------ READING TEXT ------
Me: What were some of your friends’ and acquaintances’ majors?
Mom: “My friends had varying majors. Girls were political science, psychology, Spanish, French. Guys were history, business, economics, and psychology.”
Grandma: “Your grandpa was a history major and he picked that because it was what he liked to read. But men had choices of engineering, architecture, and many others that few ladies had entered. People dropped out quite often: women to get married and men whose parents needed them to work in their family-owned businesses or just work. Money was the biggest issue then and also the fact that it was much more difficult for women to get into regular colleges than men. Women were still thought of as being only in the home.”
Me: Did you pick your major to directly correlate with the job you wanted after graduation?
Mom: “My goal was to graduate with a college degree. My major/certificate have correlated, although not immediately. Your dad’s psychology major has been put to use in understanding and dealing with people (we’ve even discussed psychology in business).”
Me: How was the job search and how did you go about it?
Mom: “A few people I knew interviewed and were hired on campus. I sent out dozens of typed résumés with cover letters. I finally reverted to using a company to find me a job.”
Grandma: “From what I remember, there did not seem to be a problem with finding a job. Your grandpa got home from Korea and had a teaching job one month after he got home. He enjoyed it too, but left it when the grocery company offered him a much higher paying position.”
And so, there you have it. I think there are a couple key takeaways based on what my mom and grandma said. First, everyone has so many opportunities these days. I’m not trying to be corny, but you can be anything you want to be—seriously. Also, follow your passion when it comes to your major. Things will work out as they should.
A special thanks to my Mom and MomMom for taking the time to answer these questions for me!
------
→ **SET EXERCISE**
Answer from the interview text above:
(a) Why did the grandpa choose history as his major?
(b) How soon after getting home from Korea did the grandpa have a teaching job?
(c) What did the mom finally turn to in her job search?
------ DATASET SECTION ------
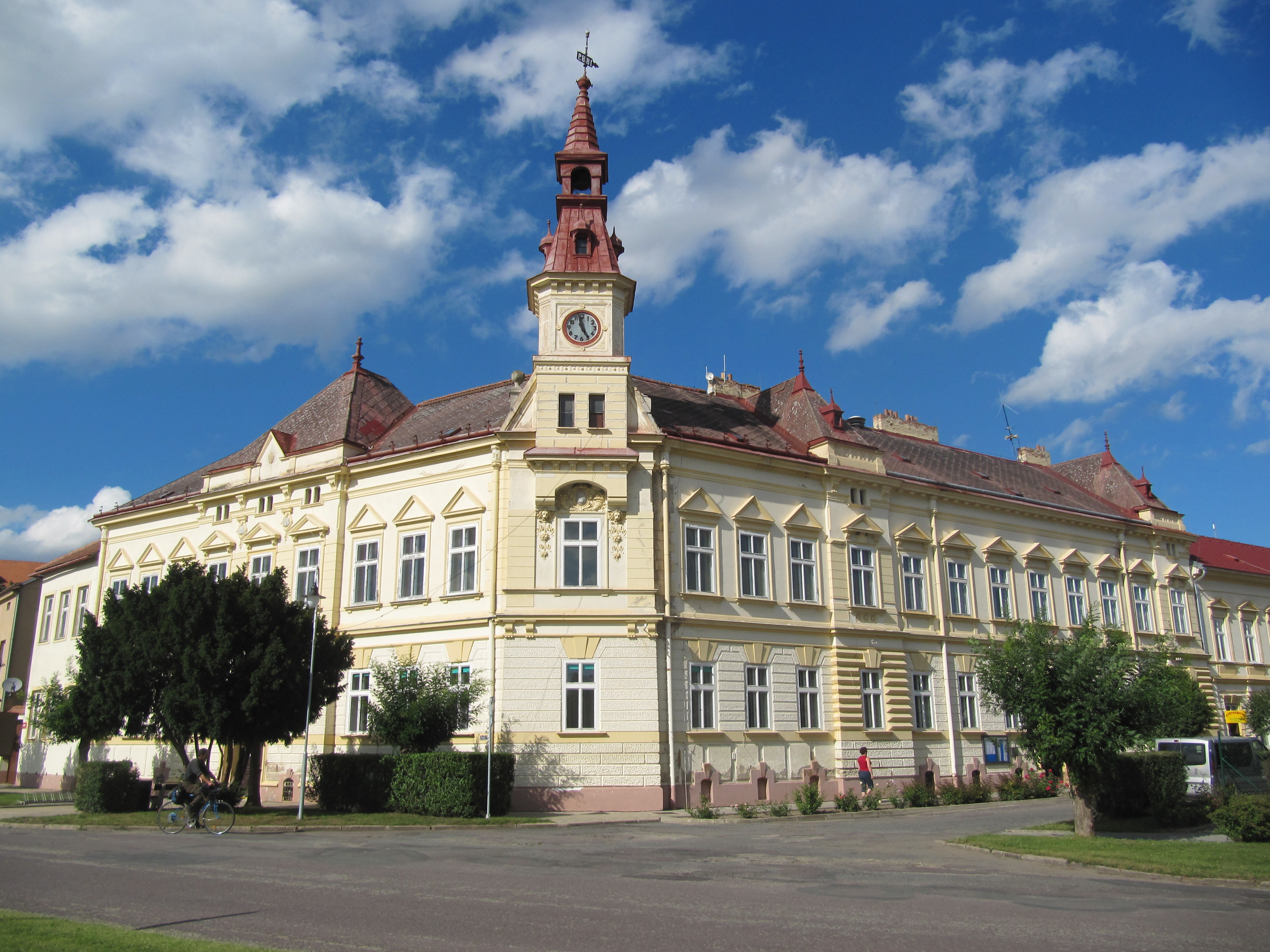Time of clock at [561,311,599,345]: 4:57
------
→ **COMPLETE OUTPUT**
(a) It was what he liked to read.
(b) One month.
(c) Using a company to find her a job.